Copy, word for word, the part of the listing below that opens with the line containing "How big is the" and runs to the end of the listing.

(Stored entries)
>> START

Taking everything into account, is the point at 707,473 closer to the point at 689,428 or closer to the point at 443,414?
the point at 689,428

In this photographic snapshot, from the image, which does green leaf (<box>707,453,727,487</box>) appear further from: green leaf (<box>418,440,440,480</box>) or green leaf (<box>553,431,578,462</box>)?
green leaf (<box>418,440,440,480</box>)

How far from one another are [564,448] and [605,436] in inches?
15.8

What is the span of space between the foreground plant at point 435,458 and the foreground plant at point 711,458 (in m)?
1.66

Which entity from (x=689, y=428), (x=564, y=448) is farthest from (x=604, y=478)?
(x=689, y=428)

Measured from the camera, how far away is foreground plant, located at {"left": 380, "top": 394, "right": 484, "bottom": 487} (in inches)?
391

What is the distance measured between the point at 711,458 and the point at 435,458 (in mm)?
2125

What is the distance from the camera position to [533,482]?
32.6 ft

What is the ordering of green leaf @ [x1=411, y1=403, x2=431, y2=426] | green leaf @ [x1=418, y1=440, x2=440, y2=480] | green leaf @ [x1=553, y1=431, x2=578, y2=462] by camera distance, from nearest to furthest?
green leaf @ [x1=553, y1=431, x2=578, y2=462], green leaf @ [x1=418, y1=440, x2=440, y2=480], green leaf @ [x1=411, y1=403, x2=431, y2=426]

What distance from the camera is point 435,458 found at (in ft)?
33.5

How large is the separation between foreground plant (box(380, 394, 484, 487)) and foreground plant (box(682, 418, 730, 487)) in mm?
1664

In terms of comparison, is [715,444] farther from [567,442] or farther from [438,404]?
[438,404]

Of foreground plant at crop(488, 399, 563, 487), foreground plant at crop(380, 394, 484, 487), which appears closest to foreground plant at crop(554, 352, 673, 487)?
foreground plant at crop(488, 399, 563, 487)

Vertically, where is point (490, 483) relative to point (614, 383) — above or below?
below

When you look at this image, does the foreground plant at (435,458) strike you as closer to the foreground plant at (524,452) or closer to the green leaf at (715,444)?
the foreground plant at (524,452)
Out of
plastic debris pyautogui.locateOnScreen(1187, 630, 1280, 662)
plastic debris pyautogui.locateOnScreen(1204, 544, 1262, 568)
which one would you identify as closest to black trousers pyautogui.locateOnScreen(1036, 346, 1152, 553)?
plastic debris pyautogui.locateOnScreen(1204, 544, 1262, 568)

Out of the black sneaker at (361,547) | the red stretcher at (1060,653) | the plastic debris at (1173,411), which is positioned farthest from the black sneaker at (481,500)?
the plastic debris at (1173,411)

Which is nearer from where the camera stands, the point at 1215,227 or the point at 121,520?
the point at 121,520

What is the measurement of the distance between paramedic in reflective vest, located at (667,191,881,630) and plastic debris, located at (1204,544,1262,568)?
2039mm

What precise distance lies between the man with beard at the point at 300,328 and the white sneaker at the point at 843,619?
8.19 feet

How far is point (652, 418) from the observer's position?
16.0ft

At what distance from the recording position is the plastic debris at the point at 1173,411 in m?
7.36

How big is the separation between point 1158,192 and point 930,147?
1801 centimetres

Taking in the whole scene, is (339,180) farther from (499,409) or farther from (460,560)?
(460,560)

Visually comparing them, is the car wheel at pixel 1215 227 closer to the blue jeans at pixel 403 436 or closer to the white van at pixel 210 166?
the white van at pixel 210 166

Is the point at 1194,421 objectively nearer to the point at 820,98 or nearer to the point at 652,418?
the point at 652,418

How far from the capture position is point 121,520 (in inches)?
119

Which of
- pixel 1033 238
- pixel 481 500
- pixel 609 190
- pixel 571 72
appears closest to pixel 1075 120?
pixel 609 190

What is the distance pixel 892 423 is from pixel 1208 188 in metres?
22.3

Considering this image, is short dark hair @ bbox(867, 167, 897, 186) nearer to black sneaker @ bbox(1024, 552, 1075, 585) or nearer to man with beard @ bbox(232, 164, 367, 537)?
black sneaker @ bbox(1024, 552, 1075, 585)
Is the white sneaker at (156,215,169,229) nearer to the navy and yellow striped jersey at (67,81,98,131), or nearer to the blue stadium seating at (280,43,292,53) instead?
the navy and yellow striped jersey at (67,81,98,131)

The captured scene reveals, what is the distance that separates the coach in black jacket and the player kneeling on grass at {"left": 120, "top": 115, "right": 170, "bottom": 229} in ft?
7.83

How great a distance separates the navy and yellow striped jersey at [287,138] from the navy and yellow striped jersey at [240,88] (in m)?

>> END

▶ **Task output**
How big is the separation between point 1158,192 and point 930,147?
1801 centimetres

Taking in the whole scene, is (339,180) farther from (499,409) or farther from (460,560)?
(460,560)

Visually comparing them, is the car wheel at pixel 1215 227 closer to the blue jeans at pixel 403 436 or closer to the white van at pixel 210 166?
the white van at pixel 210 166

Is the point at 1194,421 objectively nearer to the point at 820,98 or nearer to the point at 652,418?
the point at 652,418

How far from the capture position is point 121,520 (in inches)?
119

Which of
- pixel 1033 238
- pixel 481 500
- pixel 609 190
- pixel 571 72
appears closest to pixel 1075 120?
pixel 609 190

What is the distance pixel 892 423 is from pixel 1208 188 in metres?
22.3

Considering this image, is short dark hair @ bbox(867, 167, 897, 186) nearer to black sneaker @ bbox(1024, 552, 1075, 585) or nearer to man with beard @ bbox(232, 164, 367, 537)?
black sneaker @ bbox(1024, 552, 1075, 585)
Is the white sneaker at (156,215,169,229) nearer to the navy and yellow striped jersey at (67,81,98,131), or nearer to the blue stadium seating at (280,43,292,53) instead?
the navy and yellow striped jersey at (67,81,98,131)

The captured scene reveals, what is the distance that separates the coach in black jacket and the player kneeling on grass at {"left": 120, "top": 115, "right": 170, "bottom": 229} in ft?
7.83

How great a distance separates the navy and yellow striped jersey at [287,138] from the navy and yellow striped jersey at [240,88] (in m)?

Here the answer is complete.